## Instructions to follow:
Every line from the one containing "How distant are" to the final line of the material below must be reproduced exactly; leave out all other lines.

Records from a spatial question set:
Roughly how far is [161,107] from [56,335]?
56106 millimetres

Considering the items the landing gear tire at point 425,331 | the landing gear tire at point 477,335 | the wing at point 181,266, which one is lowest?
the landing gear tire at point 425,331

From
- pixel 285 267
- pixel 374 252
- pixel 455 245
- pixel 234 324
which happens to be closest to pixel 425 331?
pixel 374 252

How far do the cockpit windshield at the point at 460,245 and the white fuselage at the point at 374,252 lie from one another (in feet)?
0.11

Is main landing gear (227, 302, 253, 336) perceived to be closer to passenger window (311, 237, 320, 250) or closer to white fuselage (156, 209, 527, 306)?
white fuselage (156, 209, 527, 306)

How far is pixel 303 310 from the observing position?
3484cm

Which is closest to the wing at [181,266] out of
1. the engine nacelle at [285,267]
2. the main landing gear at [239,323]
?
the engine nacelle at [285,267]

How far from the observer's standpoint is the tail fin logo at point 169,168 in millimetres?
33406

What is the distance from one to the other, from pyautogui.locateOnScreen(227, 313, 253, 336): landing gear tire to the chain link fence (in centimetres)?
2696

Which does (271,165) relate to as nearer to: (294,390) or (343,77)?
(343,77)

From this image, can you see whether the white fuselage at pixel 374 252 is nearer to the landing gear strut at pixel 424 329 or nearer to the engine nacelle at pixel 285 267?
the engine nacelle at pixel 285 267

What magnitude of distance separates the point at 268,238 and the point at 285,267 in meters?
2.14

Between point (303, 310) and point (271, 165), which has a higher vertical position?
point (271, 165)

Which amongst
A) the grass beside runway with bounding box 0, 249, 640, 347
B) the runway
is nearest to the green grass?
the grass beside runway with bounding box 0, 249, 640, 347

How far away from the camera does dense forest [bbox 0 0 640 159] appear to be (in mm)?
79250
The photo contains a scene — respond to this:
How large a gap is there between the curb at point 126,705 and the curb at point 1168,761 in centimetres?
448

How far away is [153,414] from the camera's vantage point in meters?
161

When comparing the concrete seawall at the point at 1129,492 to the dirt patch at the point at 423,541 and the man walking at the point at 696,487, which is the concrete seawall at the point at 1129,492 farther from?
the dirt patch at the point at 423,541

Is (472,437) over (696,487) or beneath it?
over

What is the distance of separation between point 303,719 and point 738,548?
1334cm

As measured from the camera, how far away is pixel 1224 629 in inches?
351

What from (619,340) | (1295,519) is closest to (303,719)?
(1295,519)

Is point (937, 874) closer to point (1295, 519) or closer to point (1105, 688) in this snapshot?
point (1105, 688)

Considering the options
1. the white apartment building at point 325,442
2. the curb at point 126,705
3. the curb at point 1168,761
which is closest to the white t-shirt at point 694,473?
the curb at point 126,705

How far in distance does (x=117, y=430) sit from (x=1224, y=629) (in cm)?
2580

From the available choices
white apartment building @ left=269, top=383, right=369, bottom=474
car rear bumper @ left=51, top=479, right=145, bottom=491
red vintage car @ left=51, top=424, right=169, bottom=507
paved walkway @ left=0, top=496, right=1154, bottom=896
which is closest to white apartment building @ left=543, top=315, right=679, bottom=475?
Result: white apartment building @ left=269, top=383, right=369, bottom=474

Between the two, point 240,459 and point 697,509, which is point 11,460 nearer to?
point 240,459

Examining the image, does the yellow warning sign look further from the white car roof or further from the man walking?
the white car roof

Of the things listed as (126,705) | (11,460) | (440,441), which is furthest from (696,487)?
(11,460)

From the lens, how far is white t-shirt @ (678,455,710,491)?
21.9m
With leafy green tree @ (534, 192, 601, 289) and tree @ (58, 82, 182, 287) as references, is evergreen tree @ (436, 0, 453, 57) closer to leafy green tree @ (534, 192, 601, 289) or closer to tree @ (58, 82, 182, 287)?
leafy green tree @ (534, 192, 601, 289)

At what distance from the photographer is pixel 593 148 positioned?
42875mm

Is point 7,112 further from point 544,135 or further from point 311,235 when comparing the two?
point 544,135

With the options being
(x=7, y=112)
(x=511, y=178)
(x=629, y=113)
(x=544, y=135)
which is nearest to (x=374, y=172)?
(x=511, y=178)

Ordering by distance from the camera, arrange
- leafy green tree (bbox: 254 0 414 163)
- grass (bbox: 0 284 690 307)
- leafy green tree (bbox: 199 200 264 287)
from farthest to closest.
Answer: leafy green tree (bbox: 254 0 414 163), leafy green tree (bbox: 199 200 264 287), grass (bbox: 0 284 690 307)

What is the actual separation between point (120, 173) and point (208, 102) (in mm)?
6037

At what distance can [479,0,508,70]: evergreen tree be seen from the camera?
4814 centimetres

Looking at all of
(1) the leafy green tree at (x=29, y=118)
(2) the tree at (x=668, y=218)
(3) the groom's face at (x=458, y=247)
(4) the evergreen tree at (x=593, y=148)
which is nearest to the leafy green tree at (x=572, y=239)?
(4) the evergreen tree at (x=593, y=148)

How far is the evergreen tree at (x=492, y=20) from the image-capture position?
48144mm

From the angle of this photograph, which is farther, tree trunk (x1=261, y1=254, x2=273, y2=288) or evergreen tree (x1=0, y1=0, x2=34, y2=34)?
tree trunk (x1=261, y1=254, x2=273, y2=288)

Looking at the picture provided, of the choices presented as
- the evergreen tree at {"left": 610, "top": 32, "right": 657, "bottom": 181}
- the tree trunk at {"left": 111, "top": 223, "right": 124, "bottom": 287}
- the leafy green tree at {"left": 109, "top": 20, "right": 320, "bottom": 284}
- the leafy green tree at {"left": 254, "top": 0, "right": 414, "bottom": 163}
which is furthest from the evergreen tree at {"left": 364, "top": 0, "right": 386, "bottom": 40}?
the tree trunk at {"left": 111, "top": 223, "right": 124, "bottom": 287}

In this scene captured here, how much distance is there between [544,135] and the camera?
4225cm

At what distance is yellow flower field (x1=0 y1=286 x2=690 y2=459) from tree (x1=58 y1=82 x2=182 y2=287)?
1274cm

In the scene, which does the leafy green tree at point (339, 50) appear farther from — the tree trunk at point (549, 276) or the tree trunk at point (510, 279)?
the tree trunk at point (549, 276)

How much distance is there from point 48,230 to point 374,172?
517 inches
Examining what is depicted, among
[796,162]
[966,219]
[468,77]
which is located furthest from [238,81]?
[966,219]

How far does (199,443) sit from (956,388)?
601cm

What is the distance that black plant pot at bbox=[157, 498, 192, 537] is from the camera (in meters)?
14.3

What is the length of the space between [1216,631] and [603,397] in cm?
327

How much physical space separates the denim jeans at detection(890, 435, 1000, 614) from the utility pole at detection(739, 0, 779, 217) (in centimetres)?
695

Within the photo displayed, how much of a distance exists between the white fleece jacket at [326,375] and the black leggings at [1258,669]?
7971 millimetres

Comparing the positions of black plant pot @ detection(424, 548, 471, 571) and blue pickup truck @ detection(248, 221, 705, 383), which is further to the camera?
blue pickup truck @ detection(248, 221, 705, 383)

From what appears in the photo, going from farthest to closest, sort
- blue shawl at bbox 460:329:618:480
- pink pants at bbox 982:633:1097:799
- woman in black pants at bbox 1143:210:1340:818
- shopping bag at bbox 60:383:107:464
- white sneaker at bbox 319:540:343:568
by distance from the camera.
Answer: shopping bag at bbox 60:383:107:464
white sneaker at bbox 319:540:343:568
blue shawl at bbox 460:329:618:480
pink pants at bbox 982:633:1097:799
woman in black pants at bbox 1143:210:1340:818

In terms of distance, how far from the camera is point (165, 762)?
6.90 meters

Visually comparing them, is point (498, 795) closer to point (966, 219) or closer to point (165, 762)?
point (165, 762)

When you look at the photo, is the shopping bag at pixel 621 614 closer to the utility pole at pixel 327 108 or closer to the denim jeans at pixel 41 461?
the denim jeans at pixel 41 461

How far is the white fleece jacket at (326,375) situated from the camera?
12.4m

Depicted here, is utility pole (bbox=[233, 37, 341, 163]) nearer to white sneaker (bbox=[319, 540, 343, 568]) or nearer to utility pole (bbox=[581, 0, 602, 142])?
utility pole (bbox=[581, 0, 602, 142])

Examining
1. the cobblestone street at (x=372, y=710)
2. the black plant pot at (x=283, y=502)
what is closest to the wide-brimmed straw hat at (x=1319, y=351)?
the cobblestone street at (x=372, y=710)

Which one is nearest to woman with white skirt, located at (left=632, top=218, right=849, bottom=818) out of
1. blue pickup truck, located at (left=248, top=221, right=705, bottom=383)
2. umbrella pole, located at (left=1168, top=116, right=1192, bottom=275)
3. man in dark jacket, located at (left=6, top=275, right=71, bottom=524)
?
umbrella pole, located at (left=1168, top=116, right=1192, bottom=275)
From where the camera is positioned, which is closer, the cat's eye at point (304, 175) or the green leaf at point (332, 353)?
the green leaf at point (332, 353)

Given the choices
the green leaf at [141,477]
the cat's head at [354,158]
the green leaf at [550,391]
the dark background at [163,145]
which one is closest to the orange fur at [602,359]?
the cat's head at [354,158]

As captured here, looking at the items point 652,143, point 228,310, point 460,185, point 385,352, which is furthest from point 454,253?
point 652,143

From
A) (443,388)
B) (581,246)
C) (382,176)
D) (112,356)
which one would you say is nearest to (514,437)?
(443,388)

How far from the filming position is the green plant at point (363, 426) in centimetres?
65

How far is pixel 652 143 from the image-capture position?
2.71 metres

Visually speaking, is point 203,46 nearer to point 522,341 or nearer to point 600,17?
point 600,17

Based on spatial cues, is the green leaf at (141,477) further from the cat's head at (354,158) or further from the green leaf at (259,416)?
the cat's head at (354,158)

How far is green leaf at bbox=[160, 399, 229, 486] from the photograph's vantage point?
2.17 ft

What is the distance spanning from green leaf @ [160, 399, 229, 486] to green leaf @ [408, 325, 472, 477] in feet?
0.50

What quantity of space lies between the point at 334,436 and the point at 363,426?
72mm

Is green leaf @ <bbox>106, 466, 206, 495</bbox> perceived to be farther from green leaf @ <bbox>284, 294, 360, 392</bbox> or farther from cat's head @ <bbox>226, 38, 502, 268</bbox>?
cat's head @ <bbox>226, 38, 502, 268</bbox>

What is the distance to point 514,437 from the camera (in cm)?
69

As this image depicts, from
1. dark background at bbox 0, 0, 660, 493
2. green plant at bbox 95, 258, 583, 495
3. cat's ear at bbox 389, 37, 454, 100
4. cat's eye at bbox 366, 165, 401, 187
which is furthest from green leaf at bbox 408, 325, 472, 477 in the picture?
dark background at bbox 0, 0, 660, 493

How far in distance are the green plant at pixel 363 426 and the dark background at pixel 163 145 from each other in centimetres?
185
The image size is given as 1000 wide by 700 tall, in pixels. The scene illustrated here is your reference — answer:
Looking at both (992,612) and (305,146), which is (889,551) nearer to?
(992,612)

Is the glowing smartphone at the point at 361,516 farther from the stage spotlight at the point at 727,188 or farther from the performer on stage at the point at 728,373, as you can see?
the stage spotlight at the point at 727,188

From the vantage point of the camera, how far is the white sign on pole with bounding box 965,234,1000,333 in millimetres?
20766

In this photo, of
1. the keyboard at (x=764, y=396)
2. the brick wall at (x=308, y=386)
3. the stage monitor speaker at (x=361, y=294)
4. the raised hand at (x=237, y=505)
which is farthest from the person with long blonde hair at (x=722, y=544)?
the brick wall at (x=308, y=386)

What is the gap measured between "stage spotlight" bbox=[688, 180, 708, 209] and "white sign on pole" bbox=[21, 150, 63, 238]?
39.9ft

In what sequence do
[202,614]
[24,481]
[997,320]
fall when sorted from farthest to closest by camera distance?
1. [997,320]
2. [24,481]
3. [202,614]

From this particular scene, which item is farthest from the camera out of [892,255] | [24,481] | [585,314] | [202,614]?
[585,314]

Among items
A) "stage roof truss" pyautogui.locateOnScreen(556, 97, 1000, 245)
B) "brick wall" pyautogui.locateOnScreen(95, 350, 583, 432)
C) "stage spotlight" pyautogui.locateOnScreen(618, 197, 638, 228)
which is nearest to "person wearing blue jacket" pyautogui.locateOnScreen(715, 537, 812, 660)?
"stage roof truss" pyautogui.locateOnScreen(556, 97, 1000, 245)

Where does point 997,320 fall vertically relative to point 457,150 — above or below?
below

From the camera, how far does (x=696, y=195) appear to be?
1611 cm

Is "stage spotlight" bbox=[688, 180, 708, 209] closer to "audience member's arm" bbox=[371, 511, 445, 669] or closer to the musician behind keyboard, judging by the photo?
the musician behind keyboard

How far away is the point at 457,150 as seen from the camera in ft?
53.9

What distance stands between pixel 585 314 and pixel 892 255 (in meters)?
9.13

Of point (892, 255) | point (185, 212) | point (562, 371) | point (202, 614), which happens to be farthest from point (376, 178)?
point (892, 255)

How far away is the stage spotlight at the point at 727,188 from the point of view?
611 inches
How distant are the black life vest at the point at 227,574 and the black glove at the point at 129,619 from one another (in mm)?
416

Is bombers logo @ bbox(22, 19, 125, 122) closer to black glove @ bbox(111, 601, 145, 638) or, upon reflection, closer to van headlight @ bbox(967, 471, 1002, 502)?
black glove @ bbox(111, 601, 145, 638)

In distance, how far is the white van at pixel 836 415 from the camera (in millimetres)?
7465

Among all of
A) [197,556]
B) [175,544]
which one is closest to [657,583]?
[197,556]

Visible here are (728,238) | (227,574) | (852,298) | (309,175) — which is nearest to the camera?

## Expected answer:
How distant are the black life vest at the point at 227,574 and the black glove at the point at 129,619 from one another (in mm)?
416

Is bombers logo @ bbox(22, 19, 125, 122) closer to black glove @ bbox(111, 601, 145, 638) or, upon reflection, closer to van headlight @ bbox(967, 471, 1002, 502)?
black glove @ bbox(111, 601, 145, 638)

In distance, how far is the white van at pixel 836 415 from the camera (in millimetres)?
7465

Among all of
A) [197,556]
B) [175,544]
which one is closest to [657,583]?
[197,556]

Visible here are (728,238) | (227,574) | (852,298) | (309,175) — which is nearest to the camera?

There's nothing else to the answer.